# Problem statement:
Repeat verbatim the portion of the essay on sport and memory starting at "Some memories from" and ending at "to be different.".

# Page:
I don’t normally write about sport. The English, minus the Agincourt archers, are to do battle today for the World Cup in a game which one famous, sadly deceased, journalist once described as ” the game you invented and the rest of the world whips you at”.

But, not today. The Kiwis are out for blood in the final and we shall see in a few hours’ time whether they have the bowels to see off the England squad and get their hands on the Cup.

Cricket, unlike baseball, is a gentleman’s game. Etonians play it well – I was in the First XI the day we beat them through sheer Midlands brutality, facing their fastest men. I was a nasty spin bowler and caught their captain out  at mid-on with an incredibly lucky catch, overarching and backward. I still remember the thud as I hit the ground.

Sport is like war. It’s strange how we have replaced our thirst for battle with a thirst for victory in the arena. But, rightly so. There are no widows or orphans, No fire, demolitions or rape. Even chess, the most benign of conflicts, rouses passion in its adherents .Yet there is never blood on the chessboard,  Queen’s Indian defence notwithstanding.

It may be that even the Australians, the semifinal losers, will gather in Melbourne bars to see if the  bastard colonials get their asses’ whipped and the pride of the Pacific will be restored.

On the obverse side of the coin, today is Juillet Quatorze when French armed forces parade down the Champs Elysées, the final march being from the Légion Entrangère. They have to be last because the pace of their march is slower than all the others. Here, as of now, there is thunder, sheet lightning, as if the horses of the gods are girding for battle. Quite the metaphor. As if the gods are at war.

I used to love the fireworks. On a hilltop in St Germain, we could see the displays from at least seven different locations, including the spectacular one on the Champ de Mars where half a million gather.

I miss Paris.

Back to the Future

Some memories from long ago, which is, of course  the old man’s privilege, surfaced today. But the memory was so sharp, so vivid, so as if yesterday, It made me wonder. A friend mentioned Hildegard of Bingen – I haven’t given thought to her for half a generation – I wanted to remind him of the Kabbala, but, I did not. A rabbi whom I have met might do better. Another friend of a friend, a New Yorker whom I met in Jerusalem  again just popped her head above the parapet, reminding me of Susan, whom I loved, and she loved me. All rather maudlin, but I was reminded of the fact that we ourselves live in the chronos, not the kairos – much as we might like it to be different.

# Raw data:
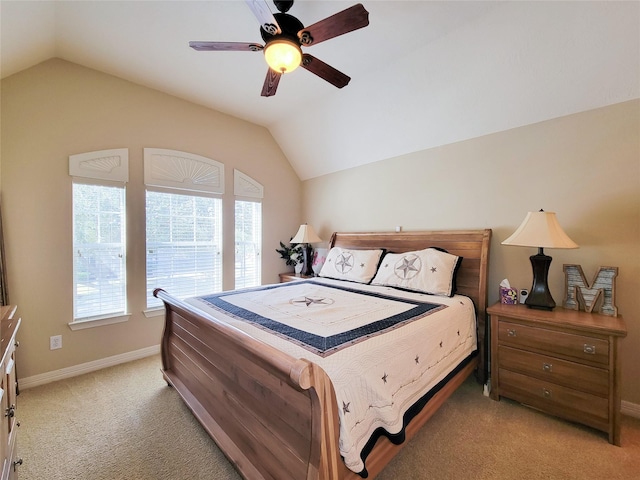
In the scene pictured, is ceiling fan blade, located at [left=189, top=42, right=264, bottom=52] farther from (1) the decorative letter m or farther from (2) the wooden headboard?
(1) the decorative letter m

# Answer below:
Some memories from long ago, which is, of course  the old man’s privilege, surfaced today. But the memory was so sharp, so vivid, so as if yesterday, It made me wonder. A friend mentioned Hildegard of Bingen – I haven’t given thought to her for half a generation – I wanted to remind him of the Kabbala, but, I did not. A rabbi whom I have met might do better. Another friend of a friend, a New Yorker whom I met in Jerusalem  again just popped her head above the parapet, reminding me of Susan, whom I loved, and she loved me. All rather maudlin, but I was reminded of the fact that we ourselves live in the chronos, not the kairos – much as we might like it to be different.